The phase velocity manifests as a general spreading of the water wave.
You'll be able to see it more clearly when there's a pulse instead of a wave-train.
http://www.acs.psu.edu/drussell/Demos/Dispersion/dispersion.html
OTOH: you do get varying amplitude waves coming at you in water.
Dispersion is where the characteristic length of a
pulse increases as it propagates.
You seem to be thinking of all waves as having a definite wavelength ... like a sine wave does.
This is incorrect.
A water wave, or any wave for that matter, is
any solution to the wave equation.
Sine waves are solutions to the wave equation, but they are not the only solutions.
General solutions to the wave equation can be expressed as linear sums of pure sine waves.
A pure sine wave has a specific wavelength and wave speed - the wave speed depends on the medium, and, in a "dispersive medium" the wave speed depends on the wavelength.
A pure sine wave is the only kind of wave which can be characterized by having a specific, single, wavelength.

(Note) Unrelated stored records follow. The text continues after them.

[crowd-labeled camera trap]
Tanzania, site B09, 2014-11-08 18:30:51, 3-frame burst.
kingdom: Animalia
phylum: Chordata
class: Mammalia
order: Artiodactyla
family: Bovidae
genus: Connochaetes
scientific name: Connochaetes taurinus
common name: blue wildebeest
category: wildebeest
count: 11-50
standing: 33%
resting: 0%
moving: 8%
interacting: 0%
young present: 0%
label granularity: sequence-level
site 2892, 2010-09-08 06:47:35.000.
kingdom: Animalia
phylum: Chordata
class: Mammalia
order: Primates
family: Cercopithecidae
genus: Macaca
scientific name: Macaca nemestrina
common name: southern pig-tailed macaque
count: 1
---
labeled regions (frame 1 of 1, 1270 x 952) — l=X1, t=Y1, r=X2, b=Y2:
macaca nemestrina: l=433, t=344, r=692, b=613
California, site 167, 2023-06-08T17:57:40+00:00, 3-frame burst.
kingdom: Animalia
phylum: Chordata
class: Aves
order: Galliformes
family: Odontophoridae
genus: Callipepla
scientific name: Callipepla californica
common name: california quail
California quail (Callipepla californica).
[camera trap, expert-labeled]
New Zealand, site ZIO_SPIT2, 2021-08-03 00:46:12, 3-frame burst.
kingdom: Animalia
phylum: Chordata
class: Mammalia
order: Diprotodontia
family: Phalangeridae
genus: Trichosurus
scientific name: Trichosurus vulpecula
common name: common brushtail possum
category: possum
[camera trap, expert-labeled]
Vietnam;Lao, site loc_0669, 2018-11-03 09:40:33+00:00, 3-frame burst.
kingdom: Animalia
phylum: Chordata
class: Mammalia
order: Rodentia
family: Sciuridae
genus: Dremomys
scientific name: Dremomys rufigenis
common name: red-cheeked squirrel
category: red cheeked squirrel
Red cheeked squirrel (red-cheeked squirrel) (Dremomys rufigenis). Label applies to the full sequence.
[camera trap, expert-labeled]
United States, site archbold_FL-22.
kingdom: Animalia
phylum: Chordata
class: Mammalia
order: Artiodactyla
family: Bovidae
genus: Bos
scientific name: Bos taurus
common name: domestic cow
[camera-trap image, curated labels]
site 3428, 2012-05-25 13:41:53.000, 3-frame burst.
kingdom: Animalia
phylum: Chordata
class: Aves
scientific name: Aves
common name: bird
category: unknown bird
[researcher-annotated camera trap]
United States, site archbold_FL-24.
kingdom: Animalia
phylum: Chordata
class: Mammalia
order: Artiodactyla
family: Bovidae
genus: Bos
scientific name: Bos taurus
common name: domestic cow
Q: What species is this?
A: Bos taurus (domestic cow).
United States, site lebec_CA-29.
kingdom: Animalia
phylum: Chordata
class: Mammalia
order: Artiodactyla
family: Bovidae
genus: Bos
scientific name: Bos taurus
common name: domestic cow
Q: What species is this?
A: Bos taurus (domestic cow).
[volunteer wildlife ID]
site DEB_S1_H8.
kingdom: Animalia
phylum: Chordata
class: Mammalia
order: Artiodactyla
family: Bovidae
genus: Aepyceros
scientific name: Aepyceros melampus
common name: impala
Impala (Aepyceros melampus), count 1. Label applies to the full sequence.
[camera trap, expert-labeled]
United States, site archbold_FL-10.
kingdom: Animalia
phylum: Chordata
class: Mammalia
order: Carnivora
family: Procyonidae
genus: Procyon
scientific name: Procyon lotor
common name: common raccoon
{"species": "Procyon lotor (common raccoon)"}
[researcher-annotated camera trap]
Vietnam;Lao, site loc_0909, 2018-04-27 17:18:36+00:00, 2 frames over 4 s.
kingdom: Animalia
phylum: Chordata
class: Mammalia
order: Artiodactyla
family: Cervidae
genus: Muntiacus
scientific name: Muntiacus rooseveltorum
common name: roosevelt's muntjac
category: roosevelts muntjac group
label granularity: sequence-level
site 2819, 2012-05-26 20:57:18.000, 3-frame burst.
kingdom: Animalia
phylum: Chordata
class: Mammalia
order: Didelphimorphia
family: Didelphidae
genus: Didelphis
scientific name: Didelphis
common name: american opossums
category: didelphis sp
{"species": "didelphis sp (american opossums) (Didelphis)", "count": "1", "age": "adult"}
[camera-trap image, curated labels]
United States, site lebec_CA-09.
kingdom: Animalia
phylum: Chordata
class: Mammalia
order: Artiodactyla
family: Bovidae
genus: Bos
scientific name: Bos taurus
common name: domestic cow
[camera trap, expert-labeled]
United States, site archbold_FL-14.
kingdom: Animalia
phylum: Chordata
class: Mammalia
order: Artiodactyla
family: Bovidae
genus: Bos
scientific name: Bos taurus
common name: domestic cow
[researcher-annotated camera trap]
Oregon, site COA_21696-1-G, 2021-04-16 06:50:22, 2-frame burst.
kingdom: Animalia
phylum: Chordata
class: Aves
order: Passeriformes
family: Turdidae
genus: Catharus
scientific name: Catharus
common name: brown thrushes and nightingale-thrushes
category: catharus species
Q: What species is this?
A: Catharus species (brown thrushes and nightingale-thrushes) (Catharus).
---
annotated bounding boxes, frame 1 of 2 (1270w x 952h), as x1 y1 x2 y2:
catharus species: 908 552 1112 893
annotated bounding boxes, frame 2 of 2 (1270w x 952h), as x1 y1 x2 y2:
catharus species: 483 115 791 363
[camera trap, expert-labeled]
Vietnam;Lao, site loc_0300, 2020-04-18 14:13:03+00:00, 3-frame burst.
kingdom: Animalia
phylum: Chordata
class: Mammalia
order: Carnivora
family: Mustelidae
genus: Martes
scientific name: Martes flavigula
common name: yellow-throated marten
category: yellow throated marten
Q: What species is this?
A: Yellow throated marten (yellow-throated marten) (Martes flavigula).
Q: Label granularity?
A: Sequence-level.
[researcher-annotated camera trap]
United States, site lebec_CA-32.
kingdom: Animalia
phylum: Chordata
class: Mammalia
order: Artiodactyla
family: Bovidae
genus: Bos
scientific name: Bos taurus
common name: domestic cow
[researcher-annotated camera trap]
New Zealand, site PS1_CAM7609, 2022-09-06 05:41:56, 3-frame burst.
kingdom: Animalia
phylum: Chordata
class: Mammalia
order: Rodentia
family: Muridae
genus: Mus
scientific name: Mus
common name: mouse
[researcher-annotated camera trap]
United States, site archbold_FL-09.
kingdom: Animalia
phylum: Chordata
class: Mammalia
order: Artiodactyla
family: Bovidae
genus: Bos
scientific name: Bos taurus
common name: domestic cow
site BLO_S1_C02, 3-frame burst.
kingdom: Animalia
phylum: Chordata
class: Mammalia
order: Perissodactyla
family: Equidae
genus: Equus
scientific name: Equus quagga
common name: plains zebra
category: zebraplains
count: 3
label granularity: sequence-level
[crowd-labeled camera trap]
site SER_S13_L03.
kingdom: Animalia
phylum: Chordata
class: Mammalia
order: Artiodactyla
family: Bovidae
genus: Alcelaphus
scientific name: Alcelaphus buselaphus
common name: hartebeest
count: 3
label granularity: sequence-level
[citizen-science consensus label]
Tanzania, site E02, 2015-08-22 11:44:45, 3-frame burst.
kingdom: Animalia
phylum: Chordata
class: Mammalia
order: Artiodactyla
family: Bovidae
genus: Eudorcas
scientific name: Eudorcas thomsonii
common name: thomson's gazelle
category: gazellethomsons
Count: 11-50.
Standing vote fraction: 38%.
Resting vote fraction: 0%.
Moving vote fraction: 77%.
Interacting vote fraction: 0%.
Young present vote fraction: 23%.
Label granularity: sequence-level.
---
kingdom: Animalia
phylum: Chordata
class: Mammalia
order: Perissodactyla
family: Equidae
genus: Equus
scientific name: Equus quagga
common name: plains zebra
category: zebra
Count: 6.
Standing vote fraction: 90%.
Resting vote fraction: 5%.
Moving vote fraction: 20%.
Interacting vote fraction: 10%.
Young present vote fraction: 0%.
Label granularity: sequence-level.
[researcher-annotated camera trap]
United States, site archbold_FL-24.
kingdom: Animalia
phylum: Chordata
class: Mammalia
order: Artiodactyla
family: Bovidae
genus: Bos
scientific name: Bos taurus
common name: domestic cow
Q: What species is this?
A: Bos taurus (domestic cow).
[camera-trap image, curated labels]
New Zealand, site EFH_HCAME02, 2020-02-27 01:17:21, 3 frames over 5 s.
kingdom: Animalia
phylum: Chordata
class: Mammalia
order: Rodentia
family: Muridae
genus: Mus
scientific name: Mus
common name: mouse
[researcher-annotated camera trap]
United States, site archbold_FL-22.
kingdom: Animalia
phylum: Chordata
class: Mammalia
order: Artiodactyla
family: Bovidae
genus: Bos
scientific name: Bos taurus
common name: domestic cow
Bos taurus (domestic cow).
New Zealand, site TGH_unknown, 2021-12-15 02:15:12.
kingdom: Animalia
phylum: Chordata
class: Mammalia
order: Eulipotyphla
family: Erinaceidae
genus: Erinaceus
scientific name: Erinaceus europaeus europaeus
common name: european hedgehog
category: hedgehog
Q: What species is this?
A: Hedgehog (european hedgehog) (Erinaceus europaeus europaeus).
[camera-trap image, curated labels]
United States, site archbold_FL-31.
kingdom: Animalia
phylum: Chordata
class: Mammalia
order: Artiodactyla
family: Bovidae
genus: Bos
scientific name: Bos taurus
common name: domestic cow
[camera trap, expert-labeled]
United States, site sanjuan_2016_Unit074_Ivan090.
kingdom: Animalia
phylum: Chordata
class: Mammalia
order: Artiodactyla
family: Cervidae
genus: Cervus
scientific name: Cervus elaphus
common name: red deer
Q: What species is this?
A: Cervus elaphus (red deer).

The waves in your example, for instance, exhibit two clear wavelengths and would be typically composed of around 100 individual sine waves.
The wavelength of a pure sine wave does not change as it propagates.
A general wave cannot be characterized by having a single wavelength - but it can be characterized by the mixture of pure sine waves that make up it's overall shape.
Since these sine waves will each travel at a different speed, the overall shape of the wave will change st it propagates. The overall shape of a general wave is a transient.
The dispersion relations tell you how the shape changes.
The examples, like the ones you've seen in animations, are for simple situations where the math is not too hard and it is easier to see specific effects.
A real life wave in Nature (take a close look at the surface of the sea sometime) tends to be very complicated and it is harder to see particular effects.
That is why you do not generally associate the shape in post #1 with water waves.
But you will see wave-trains like that in the wakes of boats - you have to look carefully.
You'll notice that the wave in your example does not change it's overall shape so much - this is because a lot of small changes cancel out to an overall impression of a wiggly shape moving. This is an emergent phenomenon - what is happening is that lots of sine waves are moving at different speeds and they interfere constructively and destructively with each other.
So - in general - dispersion is the emergent phenomenon arising from the components of waves and pulses moving at different speeds through the same media.